"Heaven help us all, should Chelsea develop presidential aspirations."
How about the Bush twins? Shudder...
He sat on one side of a blanket hung across the kitchen, and Smith sat on the other with his translation stones, intoning through the blanket. As if to make this an even happier scene, Harris was warned that if he tried to glimpse the plates, or look at the prophet, he would be struck dead - God is not Great by Christopher …
Otto, everyone knows that for reliability, you need to use Ryder, not U-Haul...Ryder is the rental truck choice of terrorists (domestic and foreign) who wish to make a bang up impression. As for drugs online, just look towards your email There are hundreds, no, thousands of friendly vendors of what ever your heart (or groin) desires. Keep smiling!
Cheers, a pint and day at Wrigley for you,
"...I write this mostly sober from behind a one-quarter full bottle of Jack Daniels.."
12,000 gallons hitched to a Hummer lets you talk like that. Pax America bringing in IP tribute extracted by way of patents handed out like M16s to raw recruits has made Americans gluttonously rich.
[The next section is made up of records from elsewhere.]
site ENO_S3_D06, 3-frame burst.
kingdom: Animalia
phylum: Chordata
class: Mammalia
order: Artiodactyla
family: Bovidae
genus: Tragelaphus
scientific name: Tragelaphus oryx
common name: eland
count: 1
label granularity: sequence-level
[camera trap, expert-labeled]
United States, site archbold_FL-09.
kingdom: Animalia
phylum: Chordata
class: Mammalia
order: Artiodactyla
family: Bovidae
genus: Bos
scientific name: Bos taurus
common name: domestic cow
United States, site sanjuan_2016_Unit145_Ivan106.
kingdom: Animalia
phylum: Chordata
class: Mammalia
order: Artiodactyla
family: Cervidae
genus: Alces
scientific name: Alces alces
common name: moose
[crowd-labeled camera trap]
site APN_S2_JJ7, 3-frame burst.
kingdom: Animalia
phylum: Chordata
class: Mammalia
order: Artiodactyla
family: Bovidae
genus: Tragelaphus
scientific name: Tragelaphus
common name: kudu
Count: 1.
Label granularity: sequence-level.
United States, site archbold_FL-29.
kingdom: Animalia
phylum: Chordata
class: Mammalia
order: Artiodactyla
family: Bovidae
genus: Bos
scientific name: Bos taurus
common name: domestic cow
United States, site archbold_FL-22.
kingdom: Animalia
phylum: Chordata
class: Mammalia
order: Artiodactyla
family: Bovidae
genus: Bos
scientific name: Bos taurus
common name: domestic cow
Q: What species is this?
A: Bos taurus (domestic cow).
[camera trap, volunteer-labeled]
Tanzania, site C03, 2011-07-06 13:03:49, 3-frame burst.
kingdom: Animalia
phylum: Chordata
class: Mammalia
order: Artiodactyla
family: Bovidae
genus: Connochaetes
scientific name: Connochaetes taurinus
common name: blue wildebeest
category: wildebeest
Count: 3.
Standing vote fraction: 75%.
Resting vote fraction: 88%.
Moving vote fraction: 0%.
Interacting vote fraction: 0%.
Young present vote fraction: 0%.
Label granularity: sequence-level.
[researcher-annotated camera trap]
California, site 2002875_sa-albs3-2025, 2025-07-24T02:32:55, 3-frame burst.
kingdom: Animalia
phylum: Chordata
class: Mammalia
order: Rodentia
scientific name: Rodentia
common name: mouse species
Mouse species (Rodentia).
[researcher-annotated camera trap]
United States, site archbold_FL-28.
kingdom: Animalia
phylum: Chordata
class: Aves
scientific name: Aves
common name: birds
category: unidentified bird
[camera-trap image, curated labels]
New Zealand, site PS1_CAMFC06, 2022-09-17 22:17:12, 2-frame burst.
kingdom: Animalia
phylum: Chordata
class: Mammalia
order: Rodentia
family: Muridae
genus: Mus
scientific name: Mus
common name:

Nixon took America off the Gold Standard and instantly created endless amounts of devalued American currency that should have used as wallpaper but was used instead to buy Europe on the cheap. The poor dumb bastards never figured it out.
I liked it better when American, canary millionaires made the obligatory Grand Tour overpaying for good art with bad money. Now they brag on overpriced, southern corn liquor. Picasso said when dealing with rich Americans one should always enthusiastically accept their invitations to social affairs then at the last minute some pressing matter comes up and it's necessary to cancel. Picasso their pretentious ass.
Honest, desperate, working people, almost comfortably drunk, look at a three quarters empty bottle of Jack Daniels from drooping eyes hanging over slack, wet lips protruding like a failing, safety net and hear the first, faint whisper from the ever parched mouth of the crazed monkey that hangs off ganglia at the base of their brain. The one, afforded, good cigar has been smoked down to a stub and all that remains is the pile of cored tobacco pulled from the cigar to make room for the skunk plug. The monkey's voice that began the night sweetly putting aside due dates and outstanding bills grows louder. The crazy monkey starts to tug on neural nets flashing images of grocery money and a last chance to make it to the late night liquor store before closing. Too drunk and stoned to make it that far that fast you sink down into the old couch and the cloying smell of the cigar and pot. The monkey rears up like a mean crack whore after the last rock has been smoked. You think about cranking one into the chamber of great granddad's 1913 and shutting the gibbering, shit throwing, little fuck up for good.
Reporting ,almost alive, in the name of gonzo urinalism.
I can understand if that "u-hawl sucks" lady was injured in the accident involving a dodgy steering rack, but bruising her knee from lifting her own crap from the back of a van into another does not necessitate a $1000 settlement.
If I had $1000 for every bruise I ever received, lifting my own stuff I’d be a millionaire. She should call her website “Step by Step guide on how to sue U-Haul”
Don't forget about Budget truck rental they have comparable prices to Uhaul and much better service.
I actually met a regional sales manager for Uhaul and he admitted that Uhaul makes it's money doing commercial rentals, so they put their very best equipment and people on making commercial customers happy.
However, rather then having worthless stock left over when a truck no longer meets commercial standards it is demoted to the consumer fleet. This all makes sense why Uhaul treats consumers like crap with poor service and trucks.
We just have to hope Budget doesn't get itself too wrapped up in commercial clients before it starts doing the same thing.
For the record I have rented Uhaul 3 times and every time it was a fiasco, problems with the vehicles and they rented the truck I had reserved online cause someone arrived before me needing a truck, so essentially they got to hold my money and I got to wait a few days till they found me a truck.
I have rented from Budget truck rental many times and there service, reservation, and trucks have been outstanding. i have actually had more problems with Budget car rental.